Plus, it was a horrible season.

Booker played with a whopping 22 teammates, experienced just 23 wins and his first coach, Jeff Hornacek, was fired midway through the season.

So maybe Devin Booker’s story starts that next season, when he put 70 on the Boston Celtics in the Garden?

Earl Watson and Book’s mark

Devin Booker had been having a strong season under coach Earl Watson, threatening to put up 30 points or more anytime he stepped on the court.

But he always seemed to stall out at 38 or 39 — the 20-year-old couldn’t crack a 40.

March 24, 2017, looked like it was going to be another one of those nights. He had 19 points at halftime, on pace for 38 in yet another Suns loss.

The Suns were down by 23. They had five players on the inactive list and just eight guys in uniform for the game. Nobody but Booker had made more than two shots.

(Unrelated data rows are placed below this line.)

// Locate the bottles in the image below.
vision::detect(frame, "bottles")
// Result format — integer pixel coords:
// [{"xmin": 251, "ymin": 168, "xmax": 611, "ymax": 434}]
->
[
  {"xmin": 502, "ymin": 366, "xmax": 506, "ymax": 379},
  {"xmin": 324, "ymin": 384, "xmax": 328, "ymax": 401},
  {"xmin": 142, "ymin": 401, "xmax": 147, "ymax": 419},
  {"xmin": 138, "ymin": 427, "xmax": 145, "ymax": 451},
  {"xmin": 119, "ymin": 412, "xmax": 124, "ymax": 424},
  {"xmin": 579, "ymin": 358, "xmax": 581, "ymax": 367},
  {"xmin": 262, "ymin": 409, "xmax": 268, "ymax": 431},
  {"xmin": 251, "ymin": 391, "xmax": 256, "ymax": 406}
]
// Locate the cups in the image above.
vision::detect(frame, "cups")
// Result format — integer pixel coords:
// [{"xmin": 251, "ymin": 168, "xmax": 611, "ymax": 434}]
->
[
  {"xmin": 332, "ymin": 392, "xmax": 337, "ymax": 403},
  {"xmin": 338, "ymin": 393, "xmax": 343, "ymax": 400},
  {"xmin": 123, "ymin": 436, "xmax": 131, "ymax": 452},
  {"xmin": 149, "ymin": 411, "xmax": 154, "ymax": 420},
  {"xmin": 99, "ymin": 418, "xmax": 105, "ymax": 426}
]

Watson decided at right then that a figurative green light to shoot wasn’t enough. He wanted Book to read a neon sign, saying “be legendary.”

It was a year and a day from March 23, 2016, when Book got that message in a handwritten note on his sneakers from his idol Kobe Bryant. (Booker now has “be legendary” tattooed to his arm in Bryant’s handwriting.)

Watson, who facilitated the meeting, reminded his young star of that torch-passing moment and all the work they had done in the pursuit of greatness. He had been Booker’s skills coach and remembers asking the teenager, “How good do you want to be?”

Anybody who knows Booker at all can guess the response.

Booker wanted to be one of the best, and Watson remembers him putting in the work every day in practice.

That behind-the-scenes grind is what got Booker ready for primetime, and in the second half against Boston that night in March, Book got Earl and Kobe’s the memo then stacked 23 on the Celtics in the third quarter. Then he added 28 more in the fourth.

Booker had 51 points in the second half! (If he put together two halves like that, he would have passed Wilt! WILT!)

By that point, most of Booker’s teammates weren’t even shooting the ball. They were just looking at the open Book.

Still, it was another drought of a season for the Suns.

They finished in last place in the West.

It’s hard to announce one’s presence as a star under those circumstances, but people were starting to notice the story Book was writing.

Booker responds to snubs

There were plenty of moments that could be considered as the start of the legend of Devin Booker.

He won the 3-point shootout at All-Star Weekend in 2018.

Around the same time, Drake, the biggest pop music star in the world, used Book’s name in a metaphor for “cool” like the shooting guard were Arthur Fonzarelli in purple shorts.

About a month after being a 2019 All-Star snub, he put up 157 points in a three-game stretch.

He made his first All-Star team in 2020.

A few months later, he hit a game-winning fadeaway over Kawhi Leonard and Paul George in the Disney Bubble.

Any of these moments could qualify, but the best answer to the question of “where did it all start for Devin Booker?” is in a story he told at youth camp in suburban Phoenix in 2018.

Booker recalled that he had been having a tremendous senior season at Moss Point High in southern Mississippi, and the school threw a pep rally to show him some love. This would have been sometime in 2014.

Book’s dad, Melvin, was there, as proud as a Moss Point Tiger with new stripes.

Melvin Booker, in his day, had been the Big Eight player of the year at Missouri and was good enough to hoop professionally in the NBA and overseas.

In that high school gym seven years ago in the Deep South, father and son ended up in a shooting competition in front of the whole school — and Melvin won.

Devin seethed.

And then he got to work, shooting and shooting and shooting until he got so good that no one in the world — and especially not his dad — could beat him.  

He responded the same way when he was asked to come off the bench at Kentucky.

He responded the same way when he wasn’t playing early in his rookie season.

He responded the same way every time he was snubbed for an All-Star roster.

And it’s how he’s responding now as everyone is noticing the youngster out in the desert and wondering where his legend all started.

The answer is obvious — on the practice court.